In his second letter, Peter tells the early church—during a time of great suffering—that we can endure precisely because we have a Father who never breaks His promises. Paul says in verse 3 that the knowledge of Christ, the very truth He has shared about Himself with us, assures us “precious and very great promises.”

These eternal promises offer escape from the dark shadow of a lifetime of broken promises:

Every promise for protection where we ended up wounded.
Every promise for relationship where we ended up alone.
Every promise for acceptance where we ended up rejected.
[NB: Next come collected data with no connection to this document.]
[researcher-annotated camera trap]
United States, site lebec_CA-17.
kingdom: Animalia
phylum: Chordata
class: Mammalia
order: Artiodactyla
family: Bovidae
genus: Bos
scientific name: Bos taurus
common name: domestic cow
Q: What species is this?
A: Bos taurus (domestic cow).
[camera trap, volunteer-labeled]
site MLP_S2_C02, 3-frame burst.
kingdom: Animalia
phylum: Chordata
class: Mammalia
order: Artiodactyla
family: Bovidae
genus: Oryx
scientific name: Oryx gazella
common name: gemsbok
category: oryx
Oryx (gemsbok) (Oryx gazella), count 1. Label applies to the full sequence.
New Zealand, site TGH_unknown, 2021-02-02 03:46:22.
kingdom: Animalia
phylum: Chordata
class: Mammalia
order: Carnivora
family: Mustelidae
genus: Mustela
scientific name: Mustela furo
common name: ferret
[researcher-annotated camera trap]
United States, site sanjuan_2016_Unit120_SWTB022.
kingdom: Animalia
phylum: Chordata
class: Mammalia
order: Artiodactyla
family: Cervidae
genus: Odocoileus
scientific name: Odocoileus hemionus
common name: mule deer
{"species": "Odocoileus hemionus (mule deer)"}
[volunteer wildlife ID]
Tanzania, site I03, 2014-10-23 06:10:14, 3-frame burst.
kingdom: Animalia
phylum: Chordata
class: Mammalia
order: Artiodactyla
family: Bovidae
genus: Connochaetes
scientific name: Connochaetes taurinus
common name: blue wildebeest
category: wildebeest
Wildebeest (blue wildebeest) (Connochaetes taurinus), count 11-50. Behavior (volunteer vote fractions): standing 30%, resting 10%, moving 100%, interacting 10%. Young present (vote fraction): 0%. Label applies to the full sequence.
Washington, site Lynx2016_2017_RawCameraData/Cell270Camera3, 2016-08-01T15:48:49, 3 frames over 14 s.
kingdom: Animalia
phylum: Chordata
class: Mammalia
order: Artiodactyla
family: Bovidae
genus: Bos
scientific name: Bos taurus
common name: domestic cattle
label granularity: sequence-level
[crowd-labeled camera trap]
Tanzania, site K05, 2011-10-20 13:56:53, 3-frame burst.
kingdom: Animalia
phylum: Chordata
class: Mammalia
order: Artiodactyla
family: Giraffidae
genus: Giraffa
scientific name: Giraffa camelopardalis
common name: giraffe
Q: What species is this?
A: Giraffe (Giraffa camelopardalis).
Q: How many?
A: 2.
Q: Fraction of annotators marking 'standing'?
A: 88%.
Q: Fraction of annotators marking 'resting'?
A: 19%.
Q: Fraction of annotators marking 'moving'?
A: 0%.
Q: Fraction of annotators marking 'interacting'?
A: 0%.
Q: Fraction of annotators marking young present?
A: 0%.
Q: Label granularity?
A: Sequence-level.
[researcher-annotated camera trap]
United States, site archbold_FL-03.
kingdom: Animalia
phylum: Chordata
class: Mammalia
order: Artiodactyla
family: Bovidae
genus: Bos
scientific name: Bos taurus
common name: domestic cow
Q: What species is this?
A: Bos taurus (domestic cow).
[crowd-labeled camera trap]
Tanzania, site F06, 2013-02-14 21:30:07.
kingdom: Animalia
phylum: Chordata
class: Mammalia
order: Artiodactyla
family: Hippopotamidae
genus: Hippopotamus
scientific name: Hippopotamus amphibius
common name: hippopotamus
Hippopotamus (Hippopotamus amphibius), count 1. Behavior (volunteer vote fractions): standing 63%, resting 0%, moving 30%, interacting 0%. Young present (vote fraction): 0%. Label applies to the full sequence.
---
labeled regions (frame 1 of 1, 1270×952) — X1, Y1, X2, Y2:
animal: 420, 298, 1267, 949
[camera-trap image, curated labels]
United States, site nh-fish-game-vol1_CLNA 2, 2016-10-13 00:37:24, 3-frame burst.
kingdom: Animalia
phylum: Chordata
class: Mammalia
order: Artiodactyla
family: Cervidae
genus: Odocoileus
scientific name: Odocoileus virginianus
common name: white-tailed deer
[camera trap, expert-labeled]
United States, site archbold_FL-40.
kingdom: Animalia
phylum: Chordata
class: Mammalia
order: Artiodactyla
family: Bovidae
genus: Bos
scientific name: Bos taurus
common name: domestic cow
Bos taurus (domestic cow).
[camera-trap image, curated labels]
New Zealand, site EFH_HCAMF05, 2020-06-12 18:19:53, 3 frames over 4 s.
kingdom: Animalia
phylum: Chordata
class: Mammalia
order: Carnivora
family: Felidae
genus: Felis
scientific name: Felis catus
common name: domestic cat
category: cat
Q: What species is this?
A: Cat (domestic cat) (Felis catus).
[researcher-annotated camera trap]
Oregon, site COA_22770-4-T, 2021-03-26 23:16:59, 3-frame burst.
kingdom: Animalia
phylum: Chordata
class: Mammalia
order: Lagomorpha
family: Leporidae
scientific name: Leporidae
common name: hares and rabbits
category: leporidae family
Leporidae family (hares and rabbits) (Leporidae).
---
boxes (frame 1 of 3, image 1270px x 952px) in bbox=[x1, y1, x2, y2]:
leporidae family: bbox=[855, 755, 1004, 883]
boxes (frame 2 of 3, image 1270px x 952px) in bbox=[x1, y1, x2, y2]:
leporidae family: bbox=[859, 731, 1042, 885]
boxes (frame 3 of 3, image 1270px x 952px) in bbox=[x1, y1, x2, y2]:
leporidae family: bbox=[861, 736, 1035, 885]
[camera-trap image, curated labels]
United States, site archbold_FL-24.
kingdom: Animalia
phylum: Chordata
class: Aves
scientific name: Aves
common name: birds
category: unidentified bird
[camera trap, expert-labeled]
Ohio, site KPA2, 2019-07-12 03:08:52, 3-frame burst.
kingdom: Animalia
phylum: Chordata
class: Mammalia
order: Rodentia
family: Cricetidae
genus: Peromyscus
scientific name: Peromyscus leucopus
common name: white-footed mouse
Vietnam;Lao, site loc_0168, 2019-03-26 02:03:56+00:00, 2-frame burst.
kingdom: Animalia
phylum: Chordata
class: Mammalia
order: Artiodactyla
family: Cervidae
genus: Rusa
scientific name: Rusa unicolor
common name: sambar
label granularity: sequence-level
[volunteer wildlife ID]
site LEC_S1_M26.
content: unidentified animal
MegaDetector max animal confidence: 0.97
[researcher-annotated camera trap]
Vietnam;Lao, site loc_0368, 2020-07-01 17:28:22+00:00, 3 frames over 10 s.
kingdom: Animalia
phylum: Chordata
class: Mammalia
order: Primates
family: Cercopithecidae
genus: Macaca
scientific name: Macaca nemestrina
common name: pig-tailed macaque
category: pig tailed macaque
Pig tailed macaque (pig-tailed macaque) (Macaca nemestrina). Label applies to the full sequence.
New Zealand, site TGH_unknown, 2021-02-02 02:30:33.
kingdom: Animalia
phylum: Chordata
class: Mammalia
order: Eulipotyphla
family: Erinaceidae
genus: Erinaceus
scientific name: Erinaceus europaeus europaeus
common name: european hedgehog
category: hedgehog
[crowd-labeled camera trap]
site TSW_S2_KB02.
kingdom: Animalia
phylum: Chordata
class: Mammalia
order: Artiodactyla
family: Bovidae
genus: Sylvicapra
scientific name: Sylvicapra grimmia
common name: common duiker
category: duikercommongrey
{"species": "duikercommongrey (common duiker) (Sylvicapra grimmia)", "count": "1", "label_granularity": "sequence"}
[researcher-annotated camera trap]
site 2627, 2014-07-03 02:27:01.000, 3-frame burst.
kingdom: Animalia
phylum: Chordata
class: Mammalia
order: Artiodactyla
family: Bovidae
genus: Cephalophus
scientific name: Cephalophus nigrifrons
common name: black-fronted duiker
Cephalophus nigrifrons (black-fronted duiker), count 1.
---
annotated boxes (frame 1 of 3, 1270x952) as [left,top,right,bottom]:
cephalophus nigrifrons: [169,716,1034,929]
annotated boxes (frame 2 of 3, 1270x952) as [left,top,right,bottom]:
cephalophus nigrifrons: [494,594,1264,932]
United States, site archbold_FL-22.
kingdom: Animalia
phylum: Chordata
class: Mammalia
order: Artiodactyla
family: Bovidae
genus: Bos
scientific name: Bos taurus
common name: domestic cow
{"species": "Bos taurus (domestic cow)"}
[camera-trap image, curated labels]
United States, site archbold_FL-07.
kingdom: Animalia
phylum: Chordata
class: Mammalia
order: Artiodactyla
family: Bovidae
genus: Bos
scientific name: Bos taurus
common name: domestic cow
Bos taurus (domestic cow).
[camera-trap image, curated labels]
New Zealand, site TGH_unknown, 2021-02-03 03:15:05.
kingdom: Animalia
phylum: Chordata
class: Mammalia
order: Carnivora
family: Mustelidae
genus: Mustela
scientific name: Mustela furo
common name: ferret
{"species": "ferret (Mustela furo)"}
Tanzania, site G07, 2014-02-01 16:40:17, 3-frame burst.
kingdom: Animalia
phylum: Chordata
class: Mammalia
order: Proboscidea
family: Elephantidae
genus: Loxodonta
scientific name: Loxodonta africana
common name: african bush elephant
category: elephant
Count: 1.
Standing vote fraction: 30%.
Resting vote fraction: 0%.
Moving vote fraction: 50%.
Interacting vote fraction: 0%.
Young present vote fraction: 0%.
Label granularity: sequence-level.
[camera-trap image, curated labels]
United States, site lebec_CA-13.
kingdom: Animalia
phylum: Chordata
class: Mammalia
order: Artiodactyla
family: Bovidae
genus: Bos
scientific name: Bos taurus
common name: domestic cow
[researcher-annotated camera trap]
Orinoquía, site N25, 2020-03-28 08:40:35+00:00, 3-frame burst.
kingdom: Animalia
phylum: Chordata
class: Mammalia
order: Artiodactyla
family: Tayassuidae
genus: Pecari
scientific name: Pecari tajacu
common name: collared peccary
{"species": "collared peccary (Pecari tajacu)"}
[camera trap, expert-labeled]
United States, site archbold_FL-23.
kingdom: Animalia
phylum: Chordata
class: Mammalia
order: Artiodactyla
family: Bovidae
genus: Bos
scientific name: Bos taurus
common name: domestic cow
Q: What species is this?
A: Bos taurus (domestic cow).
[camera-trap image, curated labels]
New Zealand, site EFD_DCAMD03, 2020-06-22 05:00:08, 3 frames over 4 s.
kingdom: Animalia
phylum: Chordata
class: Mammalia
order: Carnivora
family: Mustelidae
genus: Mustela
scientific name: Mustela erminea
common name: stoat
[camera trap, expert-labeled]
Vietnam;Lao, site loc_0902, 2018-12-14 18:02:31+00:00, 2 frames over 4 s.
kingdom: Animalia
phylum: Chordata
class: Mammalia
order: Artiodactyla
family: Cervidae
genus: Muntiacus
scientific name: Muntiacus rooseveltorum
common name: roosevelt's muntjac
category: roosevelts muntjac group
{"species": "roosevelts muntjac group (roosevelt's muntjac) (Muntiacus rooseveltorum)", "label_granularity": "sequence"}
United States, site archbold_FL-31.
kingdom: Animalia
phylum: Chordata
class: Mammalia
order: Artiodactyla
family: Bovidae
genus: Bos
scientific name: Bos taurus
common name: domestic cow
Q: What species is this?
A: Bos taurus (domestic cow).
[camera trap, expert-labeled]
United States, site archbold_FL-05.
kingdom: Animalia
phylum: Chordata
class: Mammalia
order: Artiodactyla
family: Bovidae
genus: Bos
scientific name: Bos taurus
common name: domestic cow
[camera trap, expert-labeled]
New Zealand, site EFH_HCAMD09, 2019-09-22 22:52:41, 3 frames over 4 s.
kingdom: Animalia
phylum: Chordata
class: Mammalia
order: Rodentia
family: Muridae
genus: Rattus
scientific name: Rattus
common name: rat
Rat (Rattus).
In Christ, we are partakers of the divine nature, a wondrous and mysterious union with God as our Father, Jesus as our Lord, and the Holy Spirit as our Comforter and Guide! We are no longer bound by the corruption of this world, or even the sinful desires of our own hearts.

Yet we will hurt again, be betrayed again, or fall to sin…again. How do we remember that we are the benefactors of new and glorious promises?

We meditate on them.
Joshua commands the people of Israel to think on the law of the Lord night and day in chapter 1 of the book that bears his name. As simplistic as it may sound, the best way to not forget the promises of God is to think about them on purpose. But how do we keep the truth from devolving into cliché if we are thinking about it all the time?

We memorize them.
Difficulties in life and the sudden attacks of the enemy easily tear down Christian platitudes and nebulous truisms about God. The first temptation was to doubt God’s words, and our first parents fell because they didn’t remember them precisely. How much easier will it be to fulfill the command to meditate on them night and day if you have large sections of scripture committed to memory?

Lastly, we memorialize them.
It can be as simple as a list you keep of what God has done in your life since you started following Him. If you can’t see the hand of the Lord on your life, ask Him for eyes to see it! The Holy Spirit brings clarity, not confusion, and works in our lives for us to see God as most glorious!

So what broken promises continue to define you? And what might a purposed pursuit of God’s promises change in how you see Him, your life, and your struggles with sin?